### 文件

----

那天早上八點我就到江邊了,陪我一起去的是一位記者朋友。當時是陰天,還颳著風,江邊的人很少。扔的過程很快,沒什麼人注意到,反倒是拍照時會有人瞄兩眼,但也沒發現我手上握的是金子。

黃浦江是作品的第一站,接著我步行穿梭在城區,一路走一路丟,把黃金米丟在路邊、草叢裡、幹垃圾桶、下水道、立交橋下,甚至計程車裡。像落葉一樣自然,不引人注意。

沒有人相信那隨意丟棄的是金子。我在一條小道上扔的時候,剛好遇上一位環衛工清掃路面。他看了一眼那粒黃燦燦的東西,用掃帚把它和廢紙片、空瓶子堆在一搓。我忍不住提醒他,那是黃金做的。那位50多歲的老人狐疑地看了我一眼,頭也不回走掉了。

----

### 任務指令 1
抄錄文件中從「那天早上八點我就到江邊了,陪」起到「看了我一眼,頭也不回走掉了。」為止（含兩端）的部分，並將其中的「環衛工」替換成「清潔工」。

----

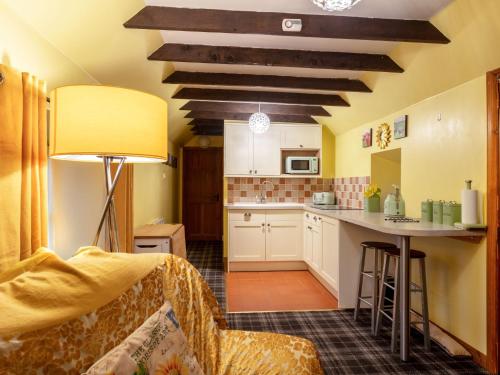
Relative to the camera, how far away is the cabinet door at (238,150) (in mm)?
4672

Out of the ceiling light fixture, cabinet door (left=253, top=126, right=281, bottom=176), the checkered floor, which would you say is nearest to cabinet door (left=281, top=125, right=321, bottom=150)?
cabinet door (left=253, top=126, right=281, bottom=176)

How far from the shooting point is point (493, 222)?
2.04 metres

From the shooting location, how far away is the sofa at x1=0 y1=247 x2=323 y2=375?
0.74m

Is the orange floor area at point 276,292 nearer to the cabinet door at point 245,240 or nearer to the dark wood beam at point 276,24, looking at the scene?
the cabinet door at point 245,240

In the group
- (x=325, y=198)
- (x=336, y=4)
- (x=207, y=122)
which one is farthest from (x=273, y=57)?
(x=207, y=122)

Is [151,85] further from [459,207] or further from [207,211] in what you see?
[207,211]

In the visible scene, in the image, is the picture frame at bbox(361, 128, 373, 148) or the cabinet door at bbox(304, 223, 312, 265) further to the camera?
the cabinet door at bbox(304, 223, 312, 265)

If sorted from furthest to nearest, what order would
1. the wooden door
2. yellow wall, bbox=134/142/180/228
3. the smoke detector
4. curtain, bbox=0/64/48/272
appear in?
1. the wooden door
2. yellow wall, bbox=134/142/180/228
3. the smoke detector
4. curtain, bbox=0/64/48/272

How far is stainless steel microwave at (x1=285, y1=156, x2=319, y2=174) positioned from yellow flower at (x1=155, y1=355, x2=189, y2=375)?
3846 mm

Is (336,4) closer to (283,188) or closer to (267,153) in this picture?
(267,153)

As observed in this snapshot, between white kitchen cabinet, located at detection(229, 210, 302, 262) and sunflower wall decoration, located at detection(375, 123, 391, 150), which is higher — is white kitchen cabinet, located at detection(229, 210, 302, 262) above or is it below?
below

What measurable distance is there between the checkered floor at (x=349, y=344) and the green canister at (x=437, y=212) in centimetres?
94

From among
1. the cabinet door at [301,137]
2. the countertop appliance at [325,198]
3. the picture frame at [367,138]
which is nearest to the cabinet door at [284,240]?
the countertop appliance at [325,198]

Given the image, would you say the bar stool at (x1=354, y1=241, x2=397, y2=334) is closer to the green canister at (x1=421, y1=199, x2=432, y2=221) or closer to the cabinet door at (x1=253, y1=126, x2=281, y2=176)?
the green canister at (x1=421, y1=199, x2=432, y2=221)
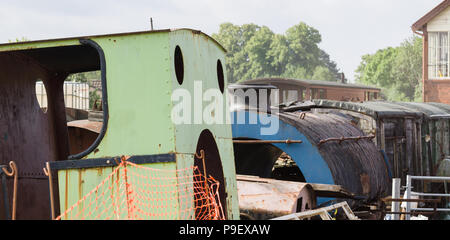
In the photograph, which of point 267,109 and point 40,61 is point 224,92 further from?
point 267,109

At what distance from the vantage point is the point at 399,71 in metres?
78.6

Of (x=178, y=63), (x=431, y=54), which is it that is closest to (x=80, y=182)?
(x=178, y=63)

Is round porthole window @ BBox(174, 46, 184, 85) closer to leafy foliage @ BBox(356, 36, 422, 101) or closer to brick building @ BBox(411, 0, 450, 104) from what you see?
brick building @ BBox(411, 0, 450, 104)

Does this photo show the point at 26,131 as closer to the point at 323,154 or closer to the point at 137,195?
the point at 137,195

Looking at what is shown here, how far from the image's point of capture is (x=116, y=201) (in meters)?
5.18

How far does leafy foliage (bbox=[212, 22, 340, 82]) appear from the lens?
293 feet

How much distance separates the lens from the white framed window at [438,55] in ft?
93.1

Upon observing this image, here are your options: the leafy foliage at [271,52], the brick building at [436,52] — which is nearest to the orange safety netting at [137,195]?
the brick building at [436,52]

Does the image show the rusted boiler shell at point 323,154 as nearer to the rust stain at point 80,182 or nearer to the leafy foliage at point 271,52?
the rust stain at point 80,182

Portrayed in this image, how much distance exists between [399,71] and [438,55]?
52.0 metres

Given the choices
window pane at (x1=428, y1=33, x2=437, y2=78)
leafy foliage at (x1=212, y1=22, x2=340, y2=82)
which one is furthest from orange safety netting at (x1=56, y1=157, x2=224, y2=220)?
leafy foliage at (x1=212, y1=22, x2=340, y2=82)

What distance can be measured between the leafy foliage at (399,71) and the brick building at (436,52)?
134ft

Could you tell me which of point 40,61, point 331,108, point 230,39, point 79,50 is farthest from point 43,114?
point 230,39

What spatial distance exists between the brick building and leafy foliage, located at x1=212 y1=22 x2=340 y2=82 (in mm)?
55905
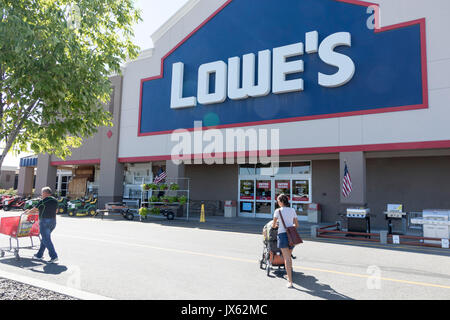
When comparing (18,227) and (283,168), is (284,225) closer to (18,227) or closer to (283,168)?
(18,227)

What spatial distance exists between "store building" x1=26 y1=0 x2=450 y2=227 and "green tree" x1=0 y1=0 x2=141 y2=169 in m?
11.1

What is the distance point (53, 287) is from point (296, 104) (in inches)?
569

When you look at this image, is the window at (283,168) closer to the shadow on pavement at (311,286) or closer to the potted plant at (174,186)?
the potted plant at (174,186)

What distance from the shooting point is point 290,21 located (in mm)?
17875

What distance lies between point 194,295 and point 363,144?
12352 millimetres

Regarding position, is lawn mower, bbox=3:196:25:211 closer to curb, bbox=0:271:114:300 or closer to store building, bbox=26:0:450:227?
store building, bbox=26:0:450:227

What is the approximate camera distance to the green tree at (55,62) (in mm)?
5969

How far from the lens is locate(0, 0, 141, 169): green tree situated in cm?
597

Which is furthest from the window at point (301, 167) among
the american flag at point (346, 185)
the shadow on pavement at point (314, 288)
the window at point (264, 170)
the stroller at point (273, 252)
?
the shadow on pavement at point (314, 288)

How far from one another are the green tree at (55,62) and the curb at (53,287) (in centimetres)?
244

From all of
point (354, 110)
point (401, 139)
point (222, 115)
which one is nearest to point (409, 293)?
point (401, 139)

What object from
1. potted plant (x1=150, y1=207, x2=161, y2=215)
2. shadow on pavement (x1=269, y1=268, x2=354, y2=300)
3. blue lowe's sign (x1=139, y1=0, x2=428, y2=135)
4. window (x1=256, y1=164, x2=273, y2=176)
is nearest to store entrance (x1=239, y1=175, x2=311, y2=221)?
window (x1=256, y1=164, x2=273, y2=176)

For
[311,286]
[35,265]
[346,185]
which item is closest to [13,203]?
[35,265]
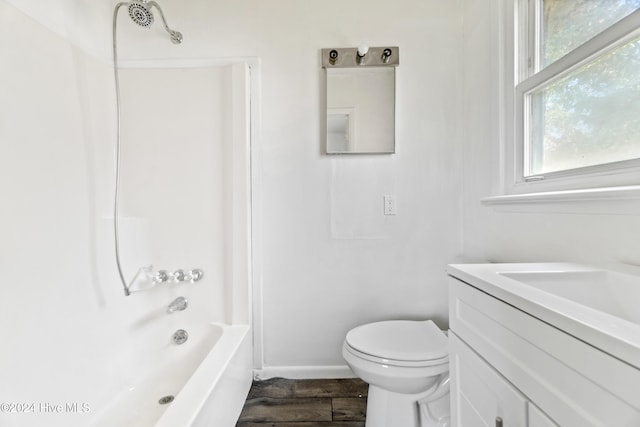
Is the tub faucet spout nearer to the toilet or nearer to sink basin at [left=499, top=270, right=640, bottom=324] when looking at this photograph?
the toilet

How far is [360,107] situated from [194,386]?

----

### 任務指令 2
請從清單中摘出所有包含字串「located」的行。

### 書面解答 1
那天早上八點我就到江邊了,陪我一起去的是一位記者朋友。當時是陰天,還颳著風,江邊的人很少。扔的過程很快,沒什麼人注意到,反倒是拍照時會有人瞄兩眼,但也沒發現我手上握的是金子。

黃浦江是作品的第一站,接著我步行穿梭在城區,一路走一路丟,把黃金米丟在路邊、草叢裡、幹垃圾桶、下水道、立交橋下,甚至計程車裡。像落葉一樣自然,不引人注意。

沒有人相信那隨意丟棄的是金子。我在一條小道上扔的時候,剛好遇上一位清潔工清掃路面。他看了一眼那粒黃燦燦的東西,用掃帚把它和廢紙片、空瓶子堆在一搓。我忍不住提醒他,那是黃金做的。那位50多歲的老人狐疑地看了我一眼,頭也不回走掉了。

### 書面解答 2
As observed in this snapshot, between white kitchen cabinet, located at detection(229, 210, 302, 262) and sunflower wall decoration, located at detection(375, 123, 391, 150), which is higher — is white kitchen cabinet, located at detection(229, 210, 302, 262) above or is it below?
What spatial distance exists between the brick building and leafy foliage, located at x1=212 y1=22 x2=340 y2=82 (in mm)?
What distance from the shooting point is point 290,21 located (in mm)?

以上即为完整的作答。